▸ **Exercise instructions**:
Which lines in the records below contain the word "werden"? Copy each one out.

[Saved data entries]
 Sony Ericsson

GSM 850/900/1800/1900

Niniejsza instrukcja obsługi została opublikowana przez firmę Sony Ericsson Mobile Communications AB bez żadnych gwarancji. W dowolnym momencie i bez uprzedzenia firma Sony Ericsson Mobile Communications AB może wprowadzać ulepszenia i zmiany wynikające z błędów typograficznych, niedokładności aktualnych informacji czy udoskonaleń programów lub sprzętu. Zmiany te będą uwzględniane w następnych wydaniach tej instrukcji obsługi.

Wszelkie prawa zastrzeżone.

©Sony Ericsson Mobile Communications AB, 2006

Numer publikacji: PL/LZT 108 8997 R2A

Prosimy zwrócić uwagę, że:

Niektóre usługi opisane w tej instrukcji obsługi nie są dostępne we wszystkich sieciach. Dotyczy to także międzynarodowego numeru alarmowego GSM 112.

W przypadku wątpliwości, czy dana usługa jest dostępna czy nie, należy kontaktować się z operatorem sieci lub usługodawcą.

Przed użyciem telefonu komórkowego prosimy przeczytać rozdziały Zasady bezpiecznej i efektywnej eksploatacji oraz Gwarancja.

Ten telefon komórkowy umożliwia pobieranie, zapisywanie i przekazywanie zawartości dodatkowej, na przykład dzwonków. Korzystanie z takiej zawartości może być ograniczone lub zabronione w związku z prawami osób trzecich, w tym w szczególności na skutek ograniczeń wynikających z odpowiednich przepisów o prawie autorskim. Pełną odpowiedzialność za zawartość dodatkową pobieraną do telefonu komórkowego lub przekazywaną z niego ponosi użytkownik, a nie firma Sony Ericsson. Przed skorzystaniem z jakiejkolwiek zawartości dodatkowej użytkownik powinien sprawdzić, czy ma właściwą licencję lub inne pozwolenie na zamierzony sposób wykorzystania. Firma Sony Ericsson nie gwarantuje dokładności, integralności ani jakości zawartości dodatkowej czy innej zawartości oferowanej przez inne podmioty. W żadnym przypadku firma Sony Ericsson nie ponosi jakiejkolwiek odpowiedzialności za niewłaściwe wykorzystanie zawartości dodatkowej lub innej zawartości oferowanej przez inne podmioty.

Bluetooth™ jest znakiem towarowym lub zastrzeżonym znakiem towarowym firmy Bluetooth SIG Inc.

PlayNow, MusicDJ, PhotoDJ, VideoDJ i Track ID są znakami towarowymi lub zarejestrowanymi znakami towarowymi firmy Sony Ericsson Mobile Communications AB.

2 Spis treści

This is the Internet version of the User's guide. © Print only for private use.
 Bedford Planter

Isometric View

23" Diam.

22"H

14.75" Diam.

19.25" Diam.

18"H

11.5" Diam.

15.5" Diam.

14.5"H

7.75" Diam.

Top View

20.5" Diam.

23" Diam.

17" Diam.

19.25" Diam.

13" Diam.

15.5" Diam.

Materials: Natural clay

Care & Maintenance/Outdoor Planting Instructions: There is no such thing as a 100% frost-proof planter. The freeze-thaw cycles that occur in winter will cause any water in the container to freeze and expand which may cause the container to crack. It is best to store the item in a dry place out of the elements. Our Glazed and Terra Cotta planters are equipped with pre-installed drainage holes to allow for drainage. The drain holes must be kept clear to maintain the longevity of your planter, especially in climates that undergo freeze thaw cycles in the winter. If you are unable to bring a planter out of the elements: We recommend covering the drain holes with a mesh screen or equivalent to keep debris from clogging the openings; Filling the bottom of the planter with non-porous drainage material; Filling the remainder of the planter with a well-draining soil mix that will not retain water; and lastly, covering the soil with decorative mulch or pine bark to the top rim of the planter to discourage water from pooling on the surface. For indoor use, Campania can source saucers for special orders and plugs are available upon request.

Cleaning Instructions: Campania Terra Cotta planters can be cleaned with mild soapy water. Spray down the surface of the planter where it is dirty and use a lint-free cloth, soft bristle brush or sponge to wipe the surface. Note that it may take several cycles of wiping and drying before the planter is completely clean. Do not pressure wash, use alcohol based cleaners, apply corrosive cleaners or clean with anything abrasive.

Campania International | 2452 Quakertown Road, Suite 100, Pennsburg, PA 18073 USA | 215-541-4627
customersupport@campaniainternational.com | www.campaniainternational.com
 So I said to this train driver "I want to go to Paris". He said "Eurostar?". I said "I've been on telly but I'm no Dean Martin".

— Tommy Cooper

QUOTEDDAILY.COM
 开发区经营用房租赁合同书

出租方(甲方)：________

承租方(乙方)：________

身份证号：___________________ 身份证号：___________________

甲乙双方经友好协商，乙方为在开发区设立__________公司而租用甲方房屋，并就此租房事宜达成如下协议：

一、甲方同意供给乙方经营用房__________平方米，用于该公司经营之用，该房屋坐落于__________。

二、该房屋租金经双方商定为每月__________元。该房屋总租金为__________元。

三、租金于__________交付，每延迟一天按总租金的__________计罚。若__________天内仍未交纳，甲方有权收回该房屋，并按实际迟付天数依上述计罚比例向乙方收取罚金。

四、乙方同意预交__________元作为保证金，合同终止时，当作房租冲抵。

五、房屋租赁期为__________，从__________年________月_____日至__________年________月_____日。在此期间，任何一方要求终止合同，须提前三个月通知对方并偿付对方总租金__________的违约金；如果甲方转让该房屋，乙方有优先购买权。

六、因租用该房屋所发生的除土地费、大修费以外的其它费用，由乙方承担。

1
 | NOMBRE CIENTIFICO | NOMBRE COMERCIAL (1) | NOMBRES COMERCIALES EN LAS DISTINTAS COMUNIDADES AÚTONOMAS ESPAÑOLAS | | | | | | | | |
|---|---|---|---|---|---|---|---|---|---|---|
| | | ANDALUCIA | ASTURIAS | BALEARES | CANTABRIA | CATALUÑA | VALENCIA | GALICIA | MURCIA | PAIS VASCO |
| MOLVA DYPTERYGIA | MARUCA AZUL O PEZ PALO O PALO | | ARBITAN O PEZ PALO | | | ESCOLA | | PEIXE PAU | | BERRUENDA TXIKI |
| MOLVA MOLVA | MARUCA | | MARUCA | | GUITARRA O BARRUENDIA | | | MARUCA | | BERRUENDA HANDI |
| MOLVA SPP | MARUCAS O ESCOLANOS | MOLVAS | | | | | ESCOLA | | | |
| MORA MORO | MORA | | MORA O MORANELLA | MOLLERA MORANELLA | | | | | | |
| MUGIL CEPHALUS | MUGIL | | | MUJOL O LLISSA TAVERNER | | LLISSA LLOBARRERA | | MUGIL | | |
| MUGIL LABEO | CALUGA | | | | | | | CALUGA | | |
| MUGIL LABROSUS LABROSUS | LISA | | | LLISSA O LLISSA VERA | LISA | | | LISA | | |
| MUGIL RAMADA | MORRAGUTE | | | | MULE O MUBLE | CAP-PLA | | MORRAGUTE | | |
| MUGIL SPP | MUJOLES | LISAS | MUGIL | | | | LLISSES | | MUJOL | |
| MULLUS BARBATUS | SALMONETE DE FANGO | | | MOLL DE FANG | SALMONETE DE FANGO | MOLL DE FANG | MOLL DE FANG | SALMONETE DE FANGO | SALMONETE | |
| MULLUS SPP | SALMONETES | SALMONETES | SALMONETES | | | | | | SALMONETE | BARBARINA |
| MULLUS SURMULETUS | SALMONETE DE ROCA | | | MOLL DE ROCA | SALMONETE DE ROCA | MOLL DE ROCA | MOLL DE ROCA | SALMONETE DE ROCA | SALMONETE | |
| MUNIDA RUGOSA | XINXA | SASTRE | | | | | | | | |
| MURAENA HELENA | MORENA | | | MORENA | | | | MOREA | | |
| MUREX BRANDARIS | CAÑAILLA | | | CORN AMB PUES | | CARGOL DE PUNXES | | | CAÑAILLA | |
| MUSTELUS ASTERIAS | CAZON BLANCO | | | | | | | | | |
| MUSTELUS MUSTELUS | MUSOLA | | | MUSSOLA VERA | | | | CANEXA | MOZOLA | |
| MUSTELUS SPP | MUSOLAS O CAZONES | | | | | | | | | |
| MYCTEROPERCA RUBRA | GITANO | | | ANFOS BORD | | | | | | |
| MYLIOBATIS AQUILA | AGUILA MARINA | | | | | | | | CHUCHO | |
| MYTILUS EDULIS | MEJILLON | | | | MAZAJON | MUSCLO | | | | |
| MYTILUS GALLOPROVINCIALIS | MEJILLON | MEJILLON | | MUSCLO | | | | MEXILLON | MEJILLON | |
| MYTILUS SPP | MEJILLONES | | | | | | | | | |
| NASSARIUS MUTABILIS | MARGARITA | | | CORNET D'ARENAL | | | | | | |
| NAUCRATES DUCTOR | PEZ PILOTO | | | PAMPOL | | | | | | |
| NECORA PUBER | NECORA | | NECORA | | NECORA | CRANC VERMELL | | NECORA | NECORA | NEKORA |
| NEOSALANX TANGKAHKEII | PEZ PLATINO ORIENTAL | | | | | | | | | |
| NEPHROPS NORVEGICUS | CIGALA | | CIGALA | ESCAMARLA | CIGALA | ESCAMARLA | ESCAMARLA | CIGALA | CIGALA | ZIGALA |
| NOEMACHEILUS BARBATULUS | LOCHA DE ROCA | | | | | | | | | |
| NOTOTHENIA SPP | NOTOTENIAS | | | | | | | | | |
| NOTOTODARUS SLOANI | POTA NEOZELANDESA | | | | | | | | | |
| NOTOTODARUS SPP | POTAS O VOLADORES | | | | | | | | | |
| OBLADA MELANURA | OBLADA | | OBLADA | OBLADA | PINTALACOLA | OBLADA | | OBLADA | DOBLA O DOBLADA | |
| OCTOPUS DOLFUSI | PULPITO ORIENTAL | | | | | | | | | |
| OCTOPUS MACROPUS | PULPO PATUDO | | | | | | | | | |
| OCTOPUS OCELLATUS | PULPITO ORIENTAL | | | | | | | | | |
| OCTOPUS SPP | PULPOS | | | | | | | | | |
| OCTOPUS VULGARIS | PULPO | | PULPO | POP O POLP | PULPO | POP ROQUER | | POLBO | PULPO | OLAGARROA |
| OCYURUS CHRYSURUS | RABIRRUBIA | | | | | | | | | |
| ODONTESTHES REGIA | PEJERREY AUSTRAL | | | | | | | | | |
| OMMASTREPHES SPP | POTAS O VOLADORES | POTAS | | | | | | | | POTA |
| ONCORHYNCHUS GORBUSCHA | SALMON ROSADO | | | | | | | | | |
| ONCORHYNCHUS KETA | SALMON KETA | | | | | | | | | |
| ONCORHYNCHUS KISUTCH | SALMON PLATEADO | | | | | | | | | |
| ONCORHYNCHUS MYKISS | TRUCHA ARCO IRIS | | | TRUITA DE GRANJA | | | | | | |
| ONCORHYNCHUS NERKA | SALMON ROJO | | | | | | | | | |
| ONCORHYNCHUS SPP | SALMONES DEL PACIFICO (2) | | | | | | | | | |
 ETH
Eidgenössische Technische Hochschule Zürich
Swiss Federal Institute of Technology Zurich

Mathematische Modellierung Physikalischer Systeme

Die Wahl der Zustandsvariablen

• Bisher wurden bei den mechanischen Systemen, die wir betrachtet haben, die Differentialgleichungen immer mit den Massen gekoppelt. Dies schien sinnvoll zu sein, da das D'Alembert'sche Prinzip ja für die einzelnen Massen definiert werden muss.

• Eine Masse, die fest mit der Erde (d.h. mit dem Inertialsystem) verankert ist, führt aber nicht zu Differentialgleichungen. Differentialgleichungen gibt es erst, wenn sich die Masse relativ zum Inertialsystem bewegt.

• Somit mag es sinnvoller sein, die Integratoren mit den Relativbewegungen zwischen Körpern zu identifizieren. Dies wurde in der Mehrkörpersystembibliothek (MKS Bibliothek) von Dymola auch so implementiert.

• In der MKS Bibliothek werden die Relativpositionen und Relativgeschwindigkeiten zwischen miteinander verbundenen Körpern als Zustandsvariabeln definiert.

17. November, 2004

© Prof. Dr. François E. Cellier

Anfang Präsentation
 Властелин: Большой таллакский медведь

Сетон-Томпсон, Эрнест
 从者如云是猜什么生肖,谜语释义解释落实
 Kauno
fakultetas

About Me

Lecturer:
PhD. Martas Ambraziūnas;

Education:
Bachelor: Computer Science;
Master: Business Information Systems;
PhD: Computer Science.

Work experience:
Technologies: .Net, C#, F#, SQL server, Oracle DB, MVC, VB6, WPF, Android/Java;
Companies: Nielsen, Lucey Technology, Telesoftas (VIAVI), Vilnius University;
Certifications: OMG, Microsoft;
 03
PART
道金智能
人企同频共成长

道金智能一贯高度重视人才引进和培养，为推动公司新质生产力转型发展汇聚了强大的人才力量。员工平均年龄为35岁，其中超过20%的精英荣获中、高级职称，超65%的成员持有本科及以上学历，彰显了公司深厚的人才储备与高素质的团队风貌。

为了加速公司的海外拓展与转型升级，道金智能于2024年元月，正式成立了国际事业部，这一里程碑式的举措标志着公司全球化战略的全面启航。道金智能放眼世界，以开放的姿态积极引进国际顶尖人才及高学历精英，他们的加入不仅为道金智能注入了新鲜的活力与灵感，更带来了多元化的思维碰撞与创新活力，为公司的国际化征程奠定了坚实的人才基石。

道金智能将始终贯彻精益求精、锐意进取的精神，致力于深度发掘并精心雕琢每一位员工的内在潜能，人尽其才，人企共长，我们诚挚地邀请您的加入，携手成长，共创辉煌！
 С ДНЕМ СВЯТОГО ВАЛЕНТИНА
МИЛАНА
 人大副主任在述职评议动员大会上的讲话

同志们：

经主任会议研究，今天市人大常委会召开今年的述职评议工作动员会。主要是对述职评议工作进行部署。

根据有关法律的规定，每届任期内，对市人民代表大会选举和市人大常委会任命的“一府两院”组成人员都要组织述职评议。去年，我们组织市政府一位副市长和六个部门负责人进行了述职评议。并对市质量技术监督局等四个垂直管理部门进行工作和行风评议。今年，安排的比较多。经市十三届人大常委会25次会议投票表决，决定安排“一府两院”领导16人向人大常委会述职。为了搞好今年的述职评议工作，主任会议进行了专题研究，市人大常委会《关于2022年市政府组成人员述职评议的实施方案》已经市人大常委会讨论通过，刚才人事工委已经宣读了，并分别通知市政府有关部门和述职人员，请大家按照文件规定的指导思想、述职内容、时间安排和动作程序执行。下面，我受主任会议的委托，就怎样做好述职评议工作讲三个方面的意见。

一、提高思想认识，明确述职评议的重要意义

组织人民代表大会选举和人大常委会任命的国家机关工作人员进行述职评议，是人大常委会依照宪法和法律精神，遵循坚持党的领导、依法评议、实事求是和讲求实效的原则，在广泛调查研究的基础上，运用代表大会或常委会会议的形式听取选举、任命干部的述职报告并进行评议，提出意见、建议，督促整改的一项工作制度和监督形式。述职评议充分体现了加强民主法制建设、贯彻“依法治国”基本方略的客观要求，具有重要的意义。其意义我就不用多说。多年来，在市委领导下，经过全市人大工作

▸ **Solved problem**:
• Bisher wurden bei den mechanischen Systemen, die wir betrachtet haben, die Differentialgleichungen immer mit den Massen gekoppelt. Dies schien sinnvoll zu sein, da das D'Alembert'sche Prinzip ja für die einzelnen Massen definiert werden muss.
• In der MKS Bibliothek werden die Relativpositionen und Relativgeschwindigkeiten zwischen miteinander verbundenen Körpern als Zustandsvariabeln definiert.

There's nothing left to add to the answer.